**SELECTED EXTRACT:**

● ● ●

Statement of Patrick Leahy
Ranking Member, Senate Judiciary Committee
Statement Concerning the Proposed Elian Gonzalez Case Subpoena
May 18, 2000


As has become the habit in this Committee, we received notice at 6:00 last night that the majority intended to vote on a subpoena for documents relating to the Elian Gonzalez matter. In its continuing effort to find illegality in a well-executed law enforcement operation that has the overwhelming support of the American people, the majority now moves to subpoena documents reflecting the advice that the Attorney General’s staff – including line attorneys – gave to her. Although such a move gives this investigation the feel of a wild goose chase, it no longer really surprises. Indeed, the extent to which investigation has overtaken legislation as a priority for this Committee would be laughable if it did not have such serious consequences for the American people.

● ● ●

**WHAT THE TASK ASKS:** List each line of the heading that sits above the single paragraph of the subpoena statement. Base every response on the subpoena statement alone.

**EXERCISE DATA:**
● ● ●

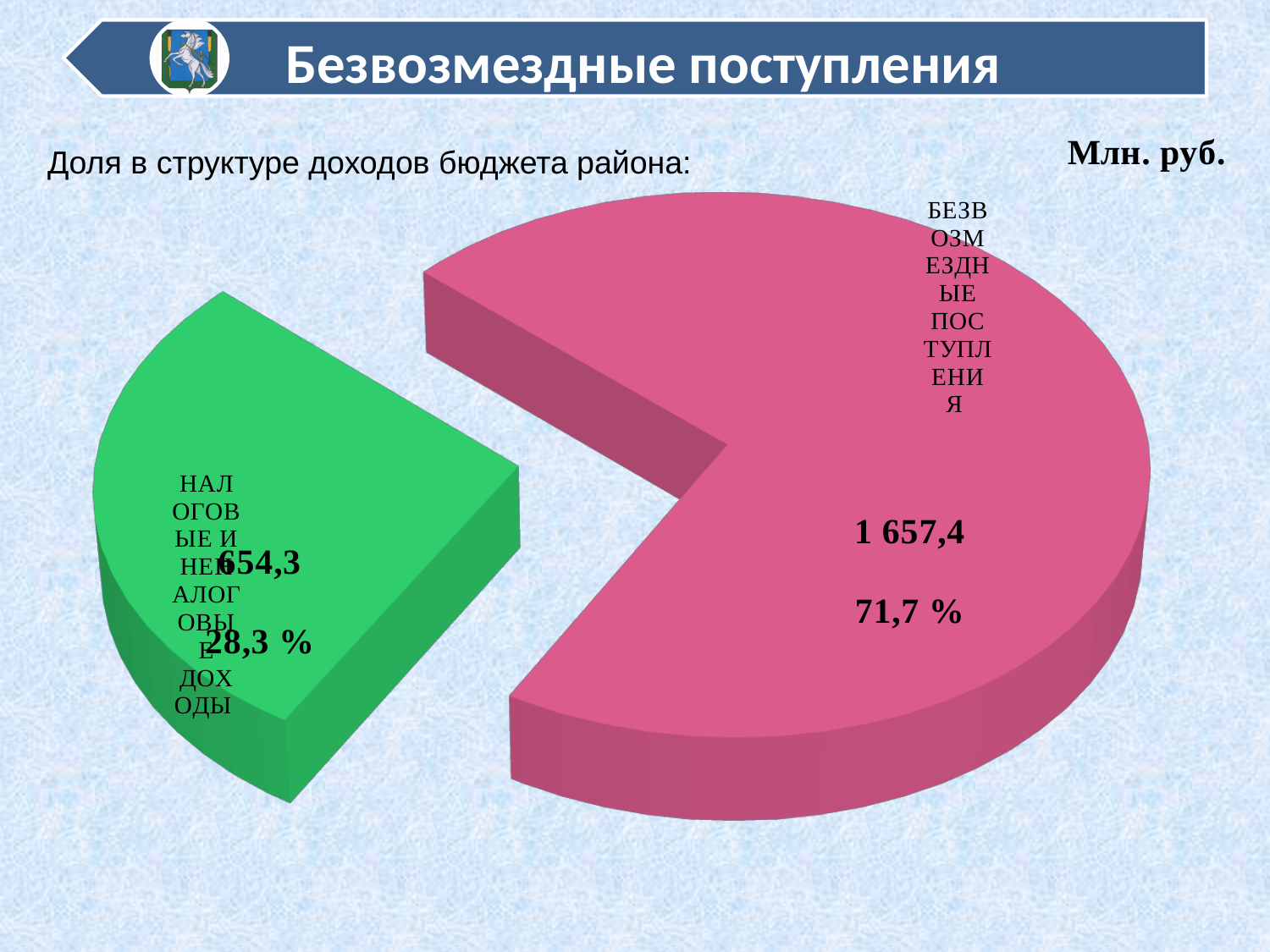
What unit is stated for the values on the chart? Млн. руб. What is the difference between the values for БЕЗВОЗМЕЗДНЫЕ ПОСТУПЛЕНИЯ and НАЛОГОВЫЕ И НЕНАЛОГОВЫЕ ДОХОДЫ? 1 003,1 What is the value for БЕЗВОЗМЕЗДНЫЕ ПОСТУПЛЕНИЯ? 1 657,4 What share of the pie does БЕЗВОЗМЕЗДНЫЕ ПОСТУПЛЕНИЯ represent? 71,7 % What is the value for НАЛОГОВЫЕ И НЕНАЛОГОВЫЕ ДОХОДЫ? 654,3 What kind of chart is shown on the slide? pie chart Which is larger, БЕЗВОЗМЕЗДНЫЕ ПОСТУПЛЕНИЯ or НАЛОГОВЫЕ И НЕНАЛОГОВЫЕ ДОХОДЫ? БЕЗВОЗМЕЗДНЫЕ ПОСТУПЛЕНИЯ How many slices does the pie chart have? 2 What colour is the slice for НАЛОГОВЫЕ И НЕНАЛОГОВЫЕ ДОХОДЫ? green Which slice is the largest? БЕЗВОЗМЕЗДНЫЕ ПОСТУПЛЕНИЯ What share of the pie does НАЛОГОВЫЕ И НЕНАЛОГОВЫЕ ДОХОДЫ represent? 28,3 % Which slice is the smallest? НАЛОГОВЫЕ И НЕНАЛОГОВЫЕ ДОХОДЫ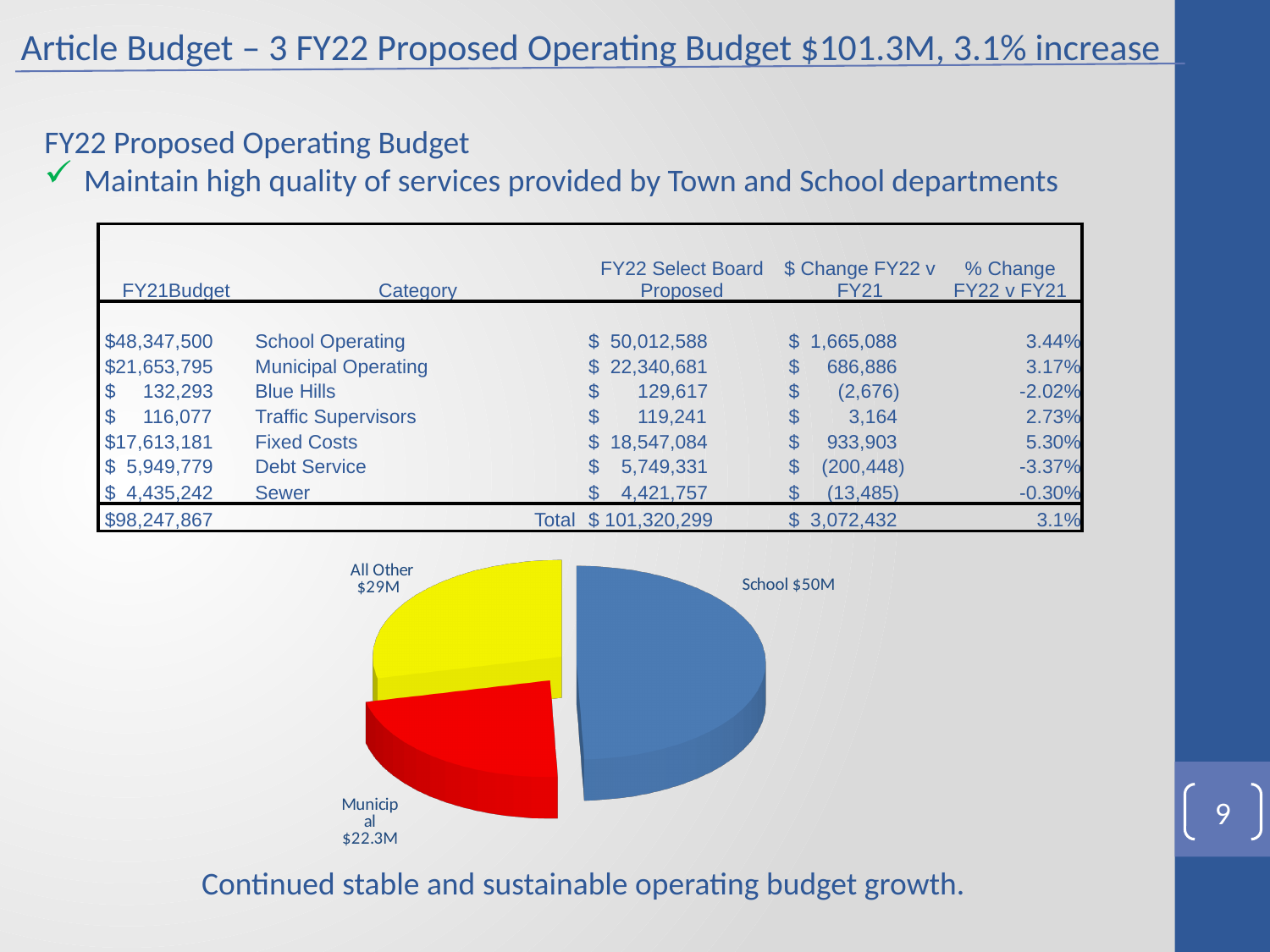
What colour is the Municipal slice in the pie chart? red What is the value shown for the School slice of the pie chart? $50M What is the difference between the All Other slice and the Municipal slice in the pie chart? $6.7M How many slices does the pie chart have? 3 What is the value shown for the Municipal slice of the pie chart? $22.3M Which slice of the pie chart is the smallest? Municipal Which slice of the pie chart is the largest? School What kind of chart is shown on the slide? pie chart In the pie chart, which is larger, All Other or Municipal? All Other What is the difference between the School slice and the Municipal slice in the pie chart? $27.7M What colour is the School slice in the pie chart? blue What is the value shown for the All Other slice of the pie chart? $29M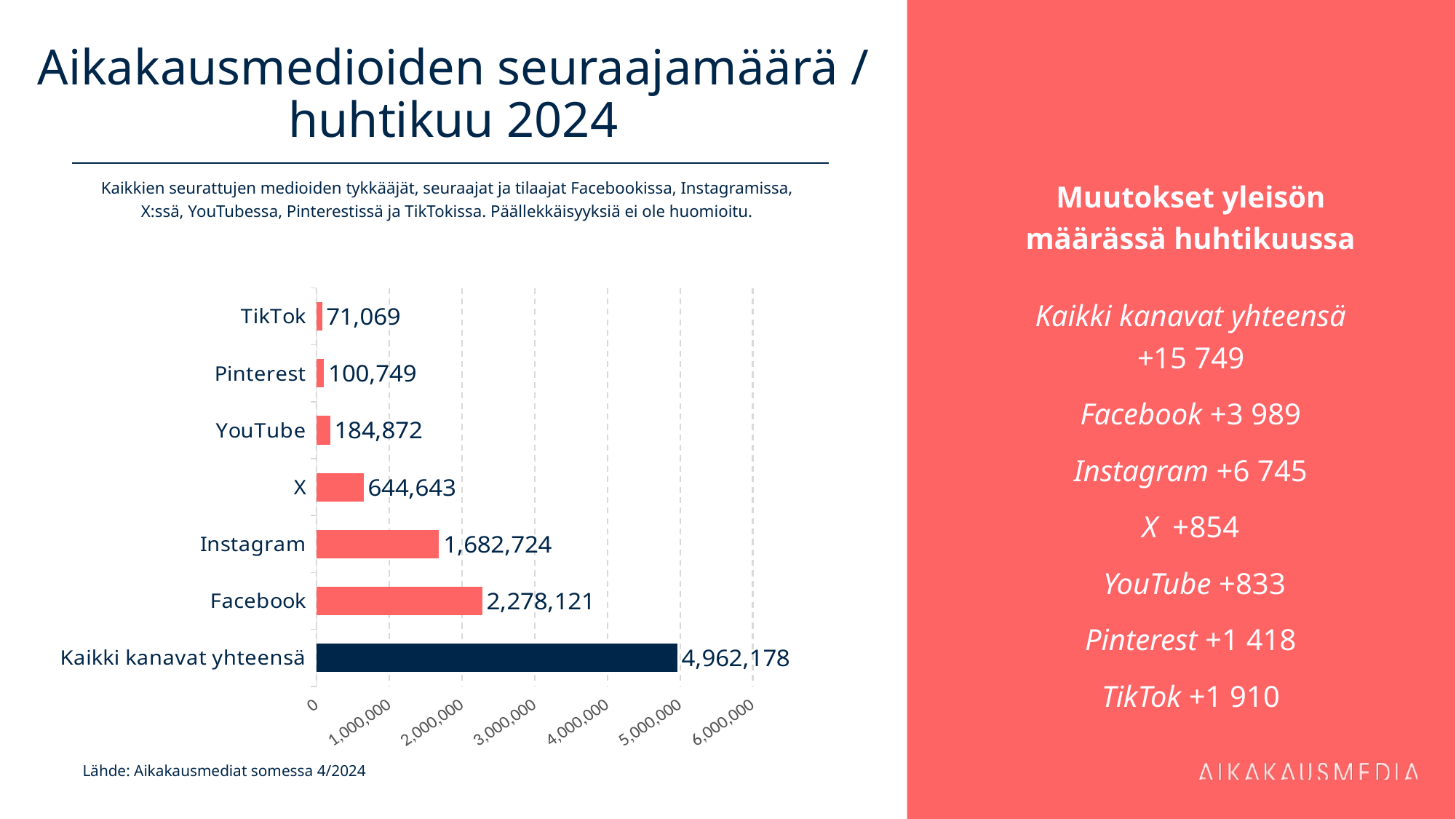
Which category has the lowest value in the bar chart? TikTok Which individual channel (excluding the total bar) has the highest value? Facebook What kind of chart is shown on the slide? bar chart What is the difference between the values for Pinterest and TikTok? 29,680 What is the value for Kaikki kanavat yhteensä in the bar chart? 4,962,178 Is the value for X greater or less than 1,000,000? less What is the value for TikTok in the bar chart? 71,069 How many categories are shown in the bar chart? 7 What is the value for Facebook in the bar chart? 2,278,121 Which is larger, the value for X or the value for YouTube? X What is the difference between the values for Facebook and Instagram? 595,397 What is the value for Instagram in the bar chart? 1,682,724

● ● ●

**SOLUTION TO THIS PROBLEM:**
- Statement of Patrick Leahy
- Ranking Member, Senate Judiciary Committee
- Statement Concerning the Proposed Elian Gonzalez Case Subpoena
- May 18, 2000